Note that batteries go in NEGATIVE first, with the positive
end pointing toward the tailcap. However, I did insert
the batteries the wrong way and the light still worked.
Accessories: The LED tailcap is an accessory
that needs to be purchased separately. There are also
a bunch of other little add-ons you can get as well.
What I Liked: Water resistant,
Very bright, LED tailcap is very handy for general lighting,
Smooth beam, Compact size relative to it's output, Seems
to be quite well made.
What I Didn't Like: Nothing significant
Picky Little Things: LED tailcap
flashes when pressing the switch to go from off to main
lamp on
Conclusions: I can completely see
this light being used by professionals for "tactical"
situations in conjunction with the normal tailcap.

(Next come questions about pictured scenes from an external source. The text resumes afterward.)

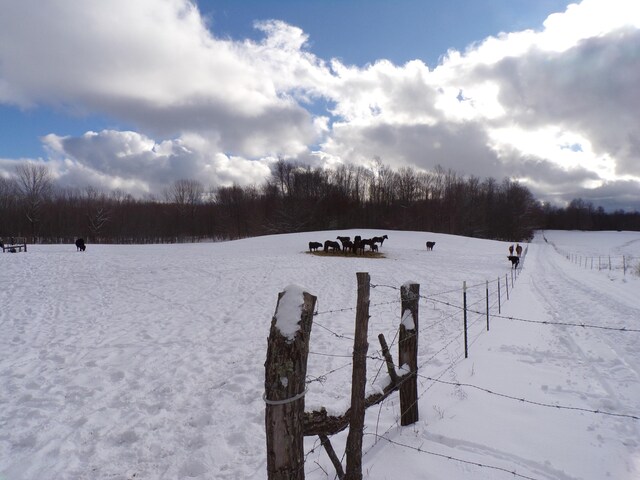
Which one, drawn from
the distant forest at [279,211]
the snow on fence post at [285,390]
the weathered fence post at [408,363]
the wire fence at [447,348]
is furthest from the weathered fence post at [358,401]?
the distant forest at [279,211]

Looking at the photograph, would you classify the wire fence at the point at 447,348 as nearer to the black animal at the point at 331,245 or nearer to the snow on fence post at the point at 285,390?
the snow on fence post at the point at 285,390

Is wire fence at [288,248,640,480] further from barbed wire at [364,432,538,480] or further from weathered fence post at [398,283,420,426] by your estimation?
weathered fence post at [398,283,420,426]

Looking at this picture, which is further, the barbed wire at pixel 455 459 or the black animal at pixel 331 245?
the black animal at pixel 331 245

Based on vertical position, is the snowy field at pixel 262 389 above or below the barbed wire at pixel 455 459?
below

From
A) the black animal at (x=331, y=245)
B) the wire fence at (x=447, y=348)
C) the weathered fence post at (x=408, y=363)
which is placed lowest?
the wire fence at (x=447, y=348)

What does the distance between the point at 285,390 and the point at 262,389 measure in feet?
12.5

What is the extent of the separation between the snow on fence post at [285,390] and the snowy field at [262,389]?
2.57 feet

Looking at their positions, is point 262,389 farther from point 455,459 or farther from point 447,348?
point 447,348

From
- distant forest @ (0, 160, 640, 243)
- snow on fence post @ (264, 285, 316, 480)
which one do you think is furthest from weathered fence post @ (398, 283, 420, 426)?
distant forest @ (0, 160, 640, 243)

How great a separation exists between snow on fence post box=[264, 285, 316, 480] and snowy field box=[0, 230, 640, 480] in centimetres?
78

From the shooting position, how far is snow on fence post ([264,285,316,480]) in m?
2.44

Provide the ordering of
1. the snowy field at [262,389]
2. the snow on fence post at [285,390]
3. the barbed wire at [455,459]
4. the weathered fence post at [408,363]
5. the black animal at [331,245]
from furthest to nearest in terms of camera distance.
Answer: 1. the black animal at [331,245]
2. the weathered fence post at [408,363]
3. the snowy field at [262,389]
4. the barbed wire at [455,459]
5. the snow on fence post at [285,390]

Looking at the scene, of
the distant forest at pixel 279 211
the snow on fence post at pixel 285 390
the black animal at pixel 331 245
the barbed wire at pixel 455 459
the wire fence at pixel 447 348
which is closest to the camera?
the snow on fence post at pixel 285 390

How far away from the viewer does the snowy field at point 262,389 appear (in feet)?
12.3
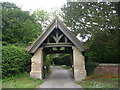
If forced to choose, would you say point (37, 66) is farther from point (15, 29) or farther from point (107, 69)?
point (15, 29)

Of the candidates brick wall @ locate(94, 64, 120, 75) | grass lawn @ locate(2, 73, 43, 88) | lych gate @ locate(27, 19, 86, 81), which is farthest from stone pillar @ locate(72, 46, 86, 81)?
grass lawn @ locate(2, 73, 43, 88)

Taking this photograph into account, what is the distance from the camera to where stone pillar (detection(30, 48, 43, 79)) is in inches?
497

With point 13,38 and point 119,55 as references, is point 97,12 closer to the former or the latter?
point 119,55

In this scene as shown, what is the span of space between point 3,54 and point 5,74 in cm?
186

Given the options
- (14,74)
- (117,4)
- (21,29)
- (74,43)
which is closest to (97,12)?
(117,4)

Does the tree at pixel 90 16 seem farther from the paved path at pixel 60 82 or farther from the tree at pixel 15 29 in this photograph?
the tree at pixel 15 29

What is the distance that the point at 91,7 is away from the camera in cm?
1020

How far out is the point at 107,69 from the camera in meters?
12.2

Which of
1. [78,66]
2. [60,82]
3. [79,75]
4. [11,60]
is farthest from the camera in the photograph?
[78,66]

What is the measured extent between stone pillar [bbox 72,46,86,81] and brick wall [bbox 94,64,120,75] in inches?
50.3

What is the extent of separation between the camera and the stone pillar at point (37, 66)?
12.6m

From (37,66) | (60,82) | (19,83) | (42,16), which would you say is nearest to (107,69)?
(60,82)

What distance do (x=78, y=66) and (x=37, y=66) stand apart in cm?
386

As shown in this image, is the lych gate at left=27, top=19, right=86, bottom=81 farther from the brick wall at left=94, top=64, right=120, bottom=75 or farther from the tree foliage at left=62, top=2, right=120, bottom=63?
the brick wall at left=94, top=64, right=120, bottom=75
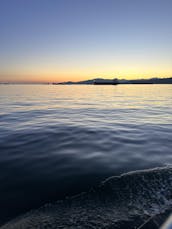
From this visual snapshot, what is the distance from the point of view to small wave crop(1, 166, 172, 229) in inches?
111

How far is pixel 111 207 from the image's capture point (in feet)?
10.4

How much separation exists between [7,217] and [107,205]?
186 cm

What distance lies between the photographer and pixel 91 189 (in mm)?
3859

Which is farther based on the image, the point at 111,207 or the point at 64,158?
the point at 64,158

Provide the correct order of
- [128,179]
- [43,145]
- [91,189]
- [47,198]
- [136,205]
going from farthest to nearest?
[43,145]
[128,179]
[91,189]
[47,198]
[136,205]

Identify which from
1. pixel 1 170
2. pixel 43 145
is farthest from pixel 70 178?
pixel 43 145

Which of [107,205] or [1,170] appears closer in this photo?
[107,205]

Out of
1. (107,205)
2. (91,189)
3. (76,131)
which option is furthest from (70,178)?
(76,131)

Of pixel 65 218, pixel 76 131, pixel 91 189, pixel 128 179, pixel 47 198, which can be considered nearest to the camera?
pixel 65 218

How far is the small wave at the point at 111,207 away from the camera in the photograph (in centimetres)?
282

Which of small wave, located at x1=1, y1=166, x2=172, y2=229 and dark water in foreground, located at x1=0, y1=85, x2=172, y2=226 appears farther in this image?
dark water in foreground, located at x1=0, y1=85, x2=172, y2=226

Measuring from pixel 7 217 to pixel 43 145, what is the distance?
3.95 metres

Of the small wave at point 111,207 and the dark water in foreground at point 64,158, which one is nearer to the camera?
the small wave at point 111,207

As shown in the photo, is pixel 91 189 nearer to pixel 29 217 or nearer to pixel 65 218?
pixel 65 218
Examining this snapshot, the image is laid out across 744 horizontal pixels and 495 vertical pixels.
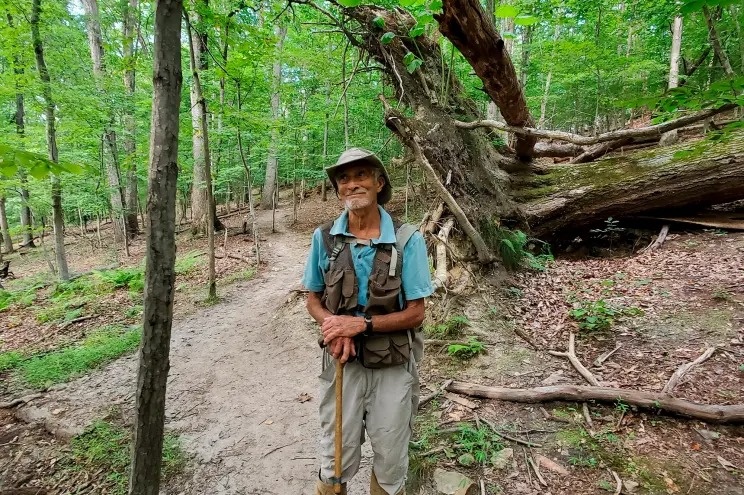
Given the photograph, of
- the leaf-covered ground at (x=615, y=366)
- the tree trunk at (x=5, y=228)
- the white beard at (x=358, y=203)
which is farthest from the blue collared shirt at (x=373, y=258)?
the tree trunk at (x=5, y=228)

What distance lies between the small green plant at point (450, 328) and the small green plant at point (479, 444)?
1.79 meters

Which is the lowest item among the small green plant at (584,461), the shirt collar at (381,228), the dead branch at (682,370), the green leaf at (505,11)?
the small green plant at (584,461)

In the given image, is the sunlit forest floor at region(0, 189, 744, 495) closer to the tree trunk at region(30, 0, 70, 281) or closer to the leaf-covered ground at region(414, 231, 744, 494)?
the leaf-covered ground at region(414, 231, 744, 494)

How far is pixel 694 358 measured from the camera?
4098 millimetres

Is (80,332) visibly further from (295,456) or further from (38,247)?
(38,247)

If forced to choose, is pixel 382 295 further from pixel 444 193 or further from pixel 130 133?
pixel 130 133

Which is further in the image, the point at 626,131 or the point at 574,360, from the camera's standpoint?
the point at 626,131

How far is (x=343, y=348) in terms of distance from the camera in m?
2.30

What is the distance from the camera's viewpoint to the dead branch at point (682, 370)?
3.63 metres

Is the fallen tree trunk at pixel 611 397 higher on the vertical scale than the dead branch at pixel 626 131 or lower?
lower

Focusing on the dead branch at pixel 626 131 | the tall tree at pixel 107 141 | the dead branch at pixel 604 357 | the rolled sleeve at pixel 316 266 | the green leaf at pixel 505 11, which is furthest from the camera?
the tall tree at pixel 107 141

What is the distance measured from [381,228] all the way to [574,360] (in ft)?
11.5

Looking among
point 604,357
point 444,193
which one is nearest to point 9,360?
point 444,193

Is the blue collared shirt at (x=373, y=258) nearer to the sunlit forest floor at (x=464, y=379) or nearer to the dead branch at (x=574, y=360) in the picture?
the sunlit forest floor at (x=464, y=379)
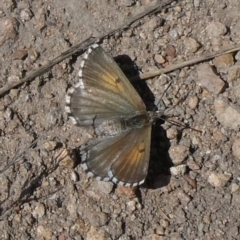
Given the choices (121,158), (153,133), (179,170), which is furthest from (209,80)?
(121,158)

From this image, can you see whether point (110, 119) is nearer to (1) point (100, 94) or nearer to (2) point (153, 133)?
(1) point (100, 94)

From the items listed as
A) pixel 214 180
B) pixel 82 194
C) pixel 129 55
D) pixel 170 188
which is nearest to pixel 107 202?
pixel 82 194

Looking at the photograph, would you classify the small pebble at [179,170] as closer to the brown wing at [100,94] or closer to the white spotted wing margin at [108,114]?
the white spotted wing margin at [108,114]

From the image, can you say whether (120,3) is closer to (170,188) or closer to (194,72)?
(194,72)

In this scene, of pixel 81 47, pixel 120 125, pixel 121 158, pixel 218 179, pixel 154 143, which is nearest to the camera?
pixel 121 158

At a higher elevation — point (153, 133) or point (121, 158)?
point (121, 158)

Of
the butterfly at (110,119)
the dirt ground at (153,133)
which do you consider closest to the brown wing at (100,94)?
the butterfly at (110,119)
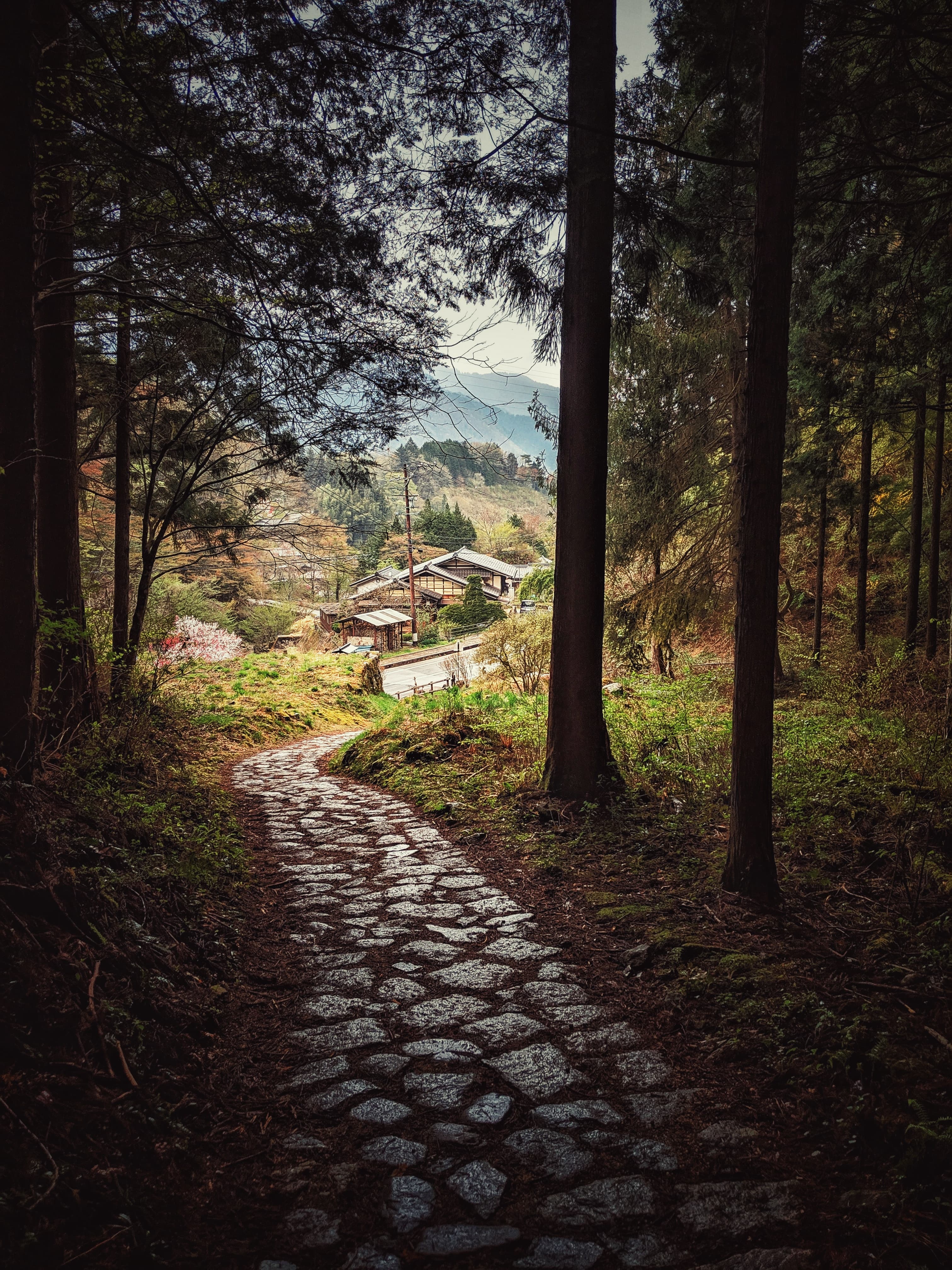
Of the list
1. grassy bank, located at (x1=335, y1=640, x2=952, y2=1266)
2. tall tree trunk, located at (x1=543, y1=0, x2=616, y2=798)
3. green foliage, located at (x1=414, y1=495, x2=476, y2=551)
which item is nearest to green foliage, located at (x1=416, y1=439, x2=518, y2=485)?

It's
extremely bright, easy to use and operate, and projects
a solid, smooth beam. Considering how bright it is and
how fast it goes through batteries, I think that most
"average" folks would probably get more utility
from the lower output, longer running bulb model (M90)
and the LED tailcap. But if you need maximum output
or if you are one of those "gotta-have-the-brightest"
types, I think the M90X will do the trick. What am I
going to do with it? I'm leaving it by the back door
for a few weeks of backyard duty to see how well it
does. I have a feeling that I won't have any trouble
seeing what's going on back there at night.